Protecting Secrets And Critical Resources With Terraform

A quick guide to the Terraform “lifecycle” and how to prevent embarrassing deployment incidents with it

Edoardo Nosotti
May 21, 2020 · 5 min read
Photo by Jason Briscoe on Unsplash

When I attended to AWS re:Invent 2017 in Las Vegas I had a clear feeling that everything in there was about serverless. Sessions regarding serverless computing and managed services were scheduled in the biggest and fanciest conference rooms available and were literally packed with people. Seats for sessions were reserved with severals months notice and people queued outside to wait for unclaimed spots.
Meanwhile, the adoption of containers had already been soaring for 3 years back then and it scored an impressive +75% in 2018.

The whole shift to serverless, containerization and DevOps practices made it so that we deal with many more configurations than actual systems today and this is clearly reflected into “Infrastructure as Code” scripts. You can deploy a whole microservices-based application running on a serverless computing platform with Terraform only, or spin up a container orchestration platform and deploy containerized apps on it.
Applications require configurations and most likely some of the parameters are “sensitive data” (API keys, authorization tokens, encryption keys, sahred secrets, certificates…), often referred to as secrets.

Whether you are working alone or in a team, you need to backup your IaC scripts somewhere, hopefully in a Version Control System. Configurations in general and secrets in particular, though, are NOT meant to be stored in VCSs.
Ultimately, some VCS and CI services providers do offer secrets-management features on their platforms, but to this date I have only heard people recommending against that.

There are scripts out there scanning public repositories for misplaced credentials. Leave some AWS credentials there and you will soon be paying for somebody else’s botnet. You might even be questioned by the authorities, should that botnet mess with the wrong systems.

…so what?

The quite obvious first step is to create secrets with Terraform and assign empty or placeholder values to them. The actual values can be set after the initial deployment, by different means.

How do you prevent Terraform to overwrite the values and revert them to the placeholder values each time you run it afterwards, to upgrade the infrastructure or fix it, maybe reverting accidental changes made outside of Terraform, though?
This question applies to other kinds of resources too. Resources such as Auto Scaling Groups are meant to change over time, in response to the needs of the services running of them. When you create an ASG you usually need to specify the minimum, maximum and desired amount of instances it should have. A newly deployed ASG will most likely NOT run at its maximum allowed capacity. So you don’t want Terraform to scale it back in when it’s under load and leave your users out in the cold, right?

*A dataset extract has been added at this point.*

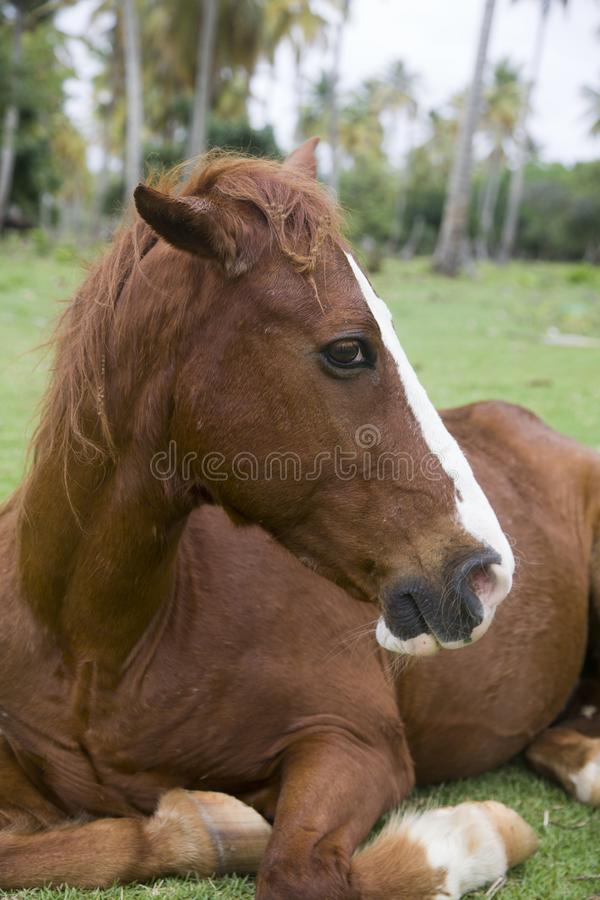 Den bruna hästen med en vit remsa på en tysta ned ligger under palmträdet royaltyfria foton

It’s all about life…cycle choices.

The lifecycle directive changes the behaviour of Terraform for a specific resource. Using the ignore_changes directive within a lifecycle block, you can ask Terraform to create a resource and ignore changes to all or some of its configuration details afterwards. Look at following code snippet:

resource "aws_ssm_parameter" "database_connection_string" {
name = "/myapp/development/DATABASE_CONNECTION_STRING"
type = "SecureString"
tier = "Standard"
value = "temp"
key_id = ...
lifecycle {
ignore_changes = [value]
}
}

this resource block will create an encrypted parameter into the AWS Systems Manager Parameters Store, named /myapp/development/DATABASE_CONNECTION_STRING and set its value to temp. temp of course is not a valid database connection string. You will set the actual connection string later, by other means. If you run Terraform again after changing the parameter value, it should tell you:

No changes. Infrastructure is up-to-date.

That is because of the:

lifecycle {
ignore_changes = [value]
}

block. We told Terraform to ignore any changes made to the value outside of the script, so we can safely set the value and continue using Terraform to build the infrastructure, without overwriting the value with temp.

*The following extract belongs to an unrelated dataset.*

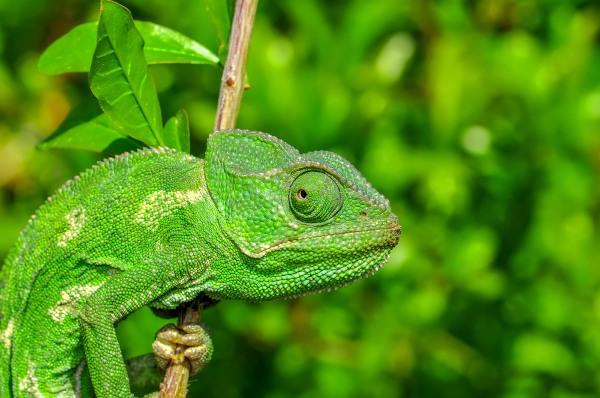 O camaleão é um animal que habita o topo das árvores, passando a maior parte do tempo nesses locais.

With Auto Scaling Groups, you can take advantage of lifecycle too:

resource "aws_autoscaling_group" "my_asg" {
name = "my-asg"
max_size = 10
min_size = 2
desired_capacity = 2
health_check_grace_period = 300
health_check_type = "EC2"
default_cooldown = 300
launch_configuration = "my-asg-launch-configuration"
vpc_zone_identifier = "my-vpc-id"
termination_policies = ["Default"]
lifecycle {
ignore_changes = [
desired_capacity,
max_size
]
}
}

The code above will create a new ASG named my-asg, using a “launch configuration” named my-asg-launch-configuration, with a minimum and desired capacity of 2 instances and allowing it to scale up to 10 instances (provided that you create scaling policies too, which are outside the scope of this tutorial).
Since we have specified:

lifecycle {
ignore_changes = [
desired_capacity,
max_size
]
}

we can use Terraform to make incremental changes to the infrastructure regardless of the ASG size when we apply the changes. If it’s running “at full steam” using 10 instances, Terraform will not get in the way.

Setting your priorities right

lifecycle {
create_before_destroy = true
}

is used to ensure the replacement of a resource is created before the original instance is destroyed. As an example, this can be used to create an new DNS record before removing an old record.

taken from the Terraform Docs.

In the scenario presented above, you can create a new DNS record and migrate traffic to the new resource right away, before removing the old record, thus reducing the impact of the change (just choose your TTLs wisely, ok? ;)).

You can’t put fat fingers on a threadmill, but…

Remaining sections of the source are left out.